Local Government: Critical interface under pressure Local governments are the key community interface in the energy transition, representing local interests and facilitating community input into project design. Yet they increasingly carry the practical burden of transition impacts, such as construction disruption, transient workforces, road upgrades, and cumulative pressures in Renewable Energy Zones— without the governance tools needed to turn those pressures into enduring social value.
Beyond development approvals and planning, councils are taking on expanded roles in infrastructure coordination, economic development, and benefit-sharing administration. 7 In Queensland, for example, councils now negotiate Community Benefit Agreements with proponents under new legislative requirements. Elsewhere, councils host local funds or align with regional benefit programs, often without consistent guidance on roles, responsibilities, or resourcing.
Capacity varies widely. Well-resourced councils such as Western Downs have developed partnership frameworks and economic development strategies that support more equitable participation, while others are negotiating Voluntary Planning Agreements for the first time with little support. For communities, this unevenness means the energy transition may deliver enduring local value in some regions but only ad-hoc benefits in others.

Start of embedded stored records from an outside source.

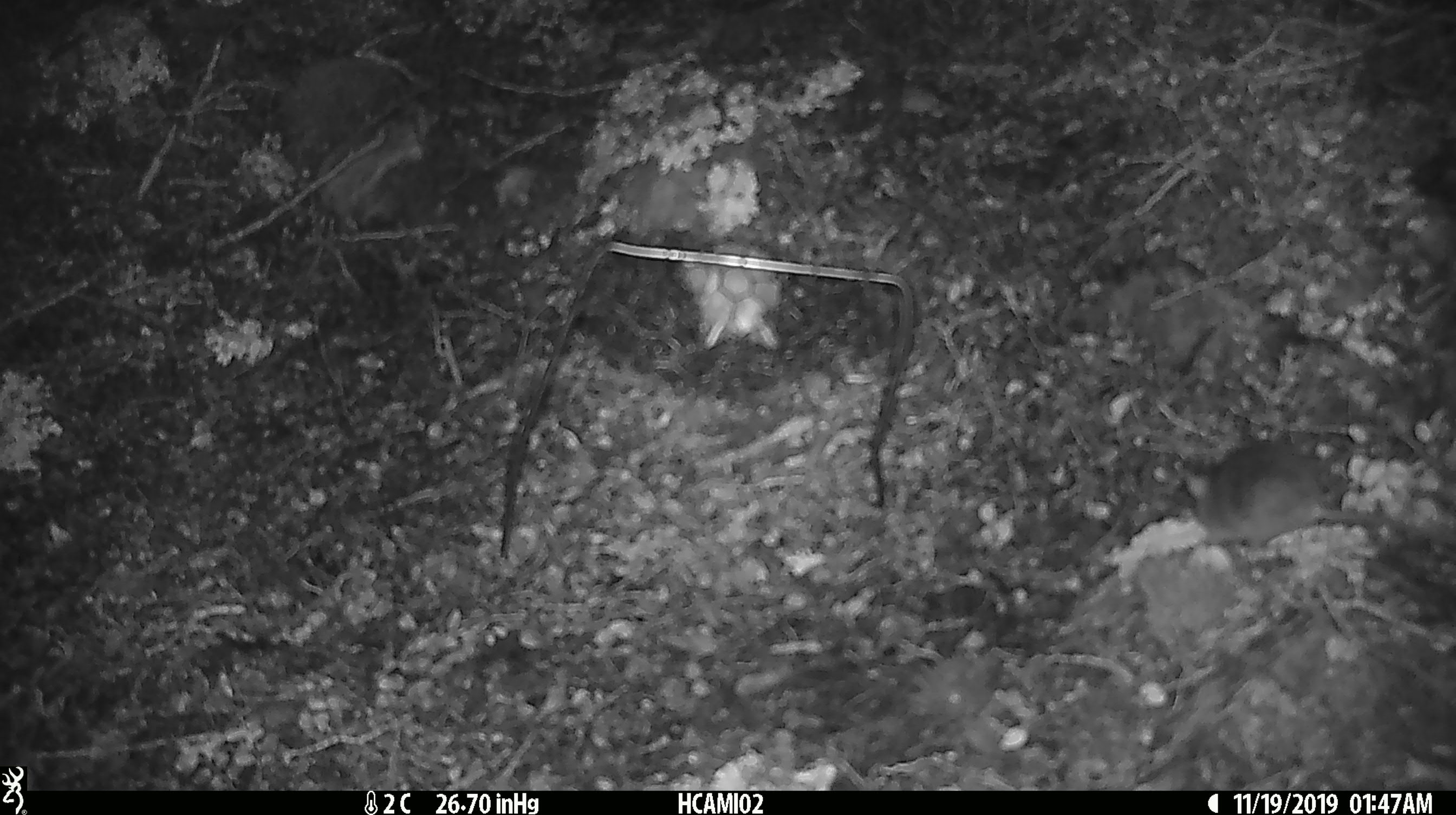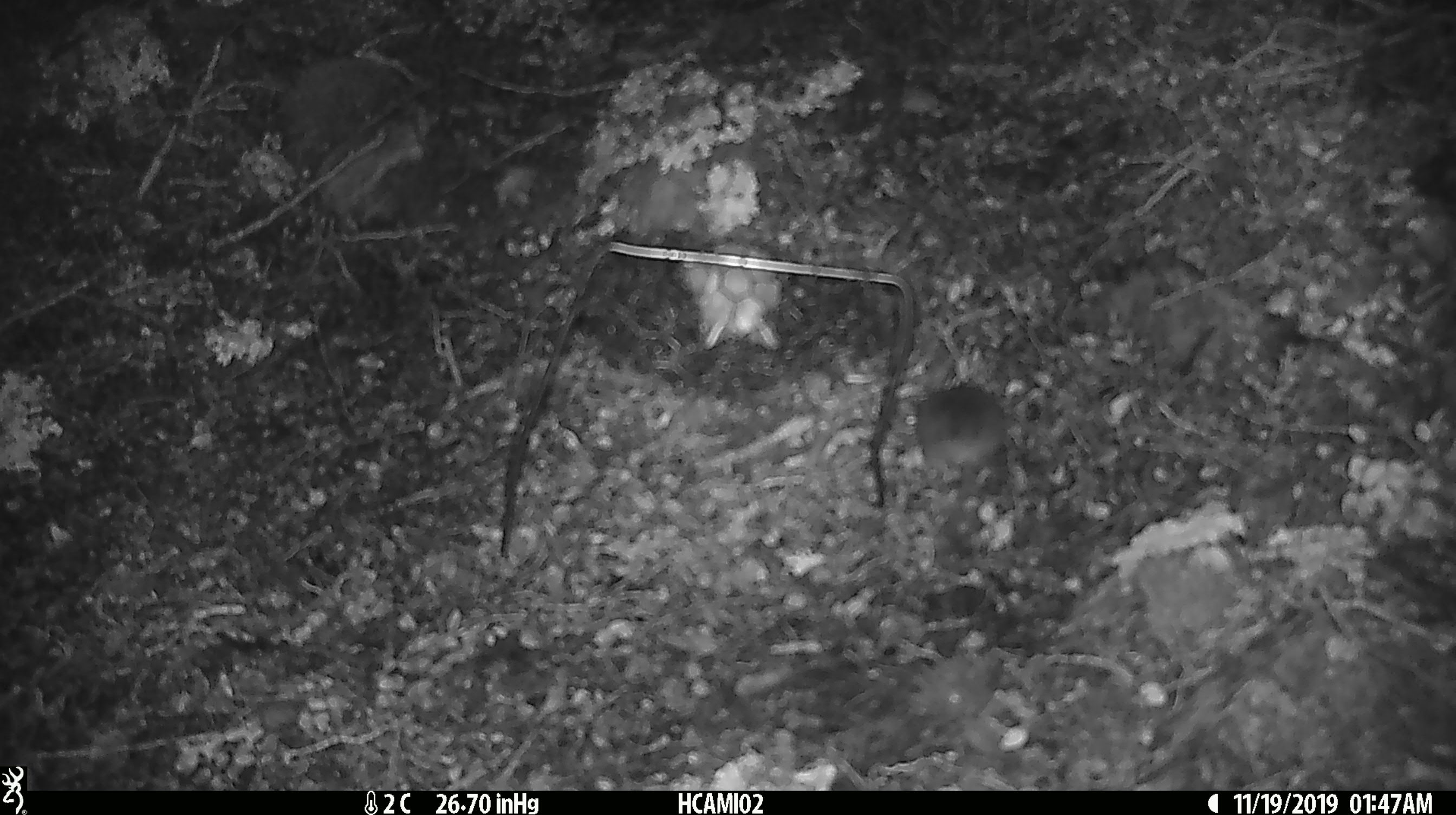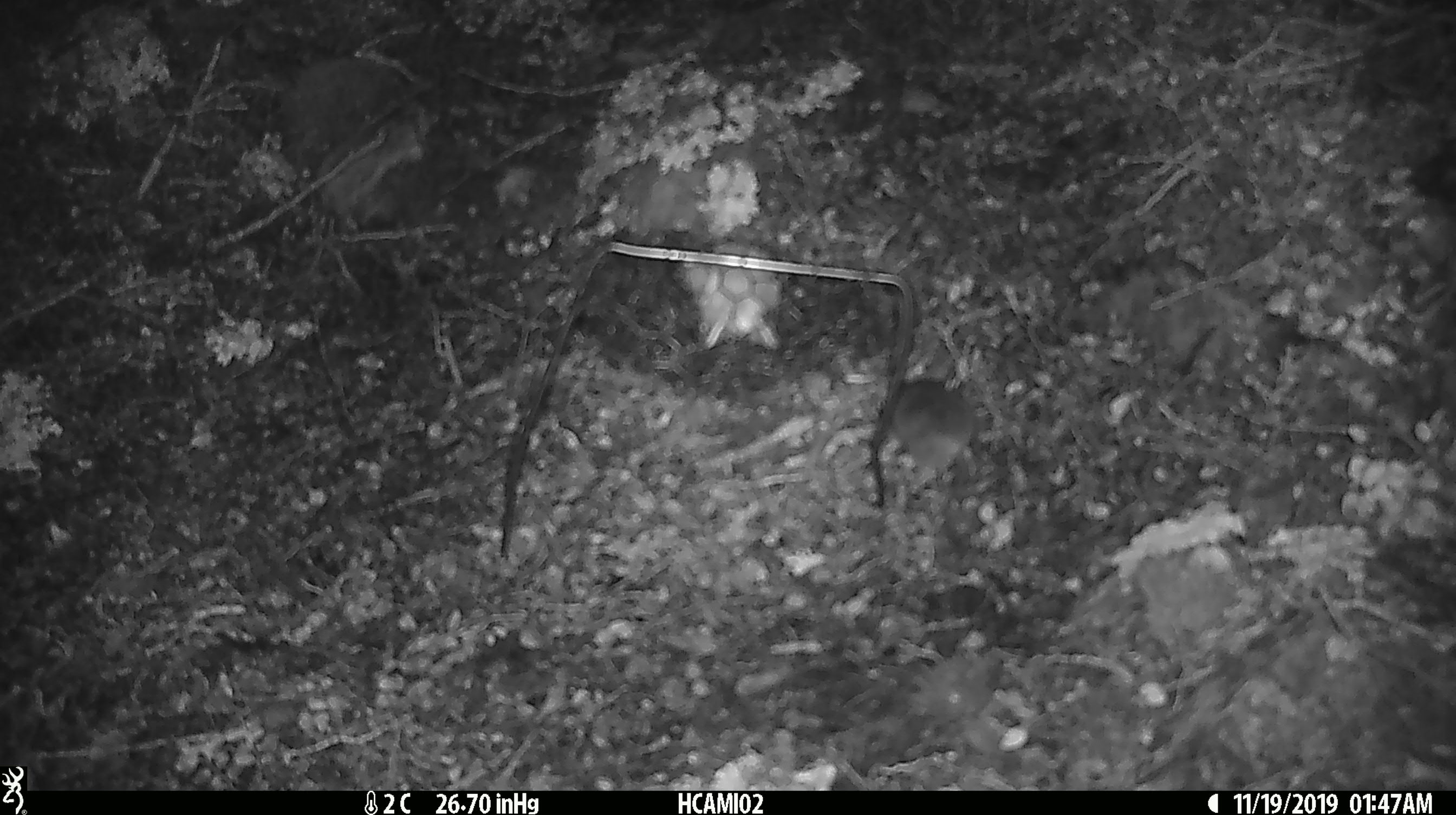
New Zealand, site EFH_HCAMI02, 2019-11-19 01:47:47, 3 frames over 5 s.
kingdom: Animalia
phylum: Chordata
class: Mammalia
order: Rodentia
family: Muridae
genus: Mus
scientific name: Mus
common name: mouse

For developers, it creates further inconsistency and uncertainty in how social licence is built and maintained.
Developer / Proponent Role: Navigating conflicting expectations without governance clarity Developers sit at the intersection of governance challenges, tasked with securing social licence while responding to conflicting expectations from federal, state, and local authorities. They must engage communities, provide benefit-sharing contributions, negotiate land access, and meet environmental and social impact conditions, yet lack a clear framework for what constitutes equitable participation versus ad-hoc delivery.
This absence of guidance creates operational uncertainty. As one developer noted,“ State governments often frame community benefits in terms of broader economic development and policy alignment, while local governments focus on place-based impacts like road upgrades and direct community support.” Such misalignment leaves developers unclear about how to enable meaningful community participation.

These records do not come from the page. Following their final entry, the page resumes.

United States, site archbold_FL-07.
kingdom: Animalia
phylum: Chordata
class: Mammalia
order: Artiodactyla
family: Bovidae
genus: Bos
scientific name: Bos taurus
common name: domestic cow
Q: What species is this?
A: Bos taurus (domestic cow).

The consequences are significant: approval delays driven by unclear expectations, unrealistic council requests outside project scope, poor coordination across multiple developments, and growing pressure to fund social infrastructure gaps rather than long-term community value. In short, governance confusion forces developers into a reactive role, undermining both delivery confidence and the very social licence these projects require.
CLARIFYING THE BENEFITS ECOSYSTEM: UNDERSTANDING GOVERNANCE CONFUSION Current frameworks often conflate developer obligations, impact mitigation, and genuine community benefits, creating confusion and unrealistic expectations. Effective governance requires a shared understanding of these categories and clear rules for how each is managed.
Building on RE-Alliance’ s framework, three tiers of contributions can be distinguished:
• Tier 1: Cost of doing business – Essential payments that enable projects to operate: land access agreements, neighbour payments, Indigenous Land Use Agreements, and local government rates. Because developers often don’ t own significant local property, rates revenue can be limited, leaving councils underresourced to manage transition impacts.
• Tier 2: Good business practice – Voluntary or policy-driven actions that go beyond compliance, such as prioritising local suppliers, supporting housing, or aligning infrastructure with existing land uses. These vary widely, with little oversight or consistency.
• Tier 3: Community benefits( additionality) – Contributions that leave regions better off than before: co-ownership models, annual community funds, Indigenous ranger support, or discounted local energy. These are the most closely tied to social licence and equitable participation.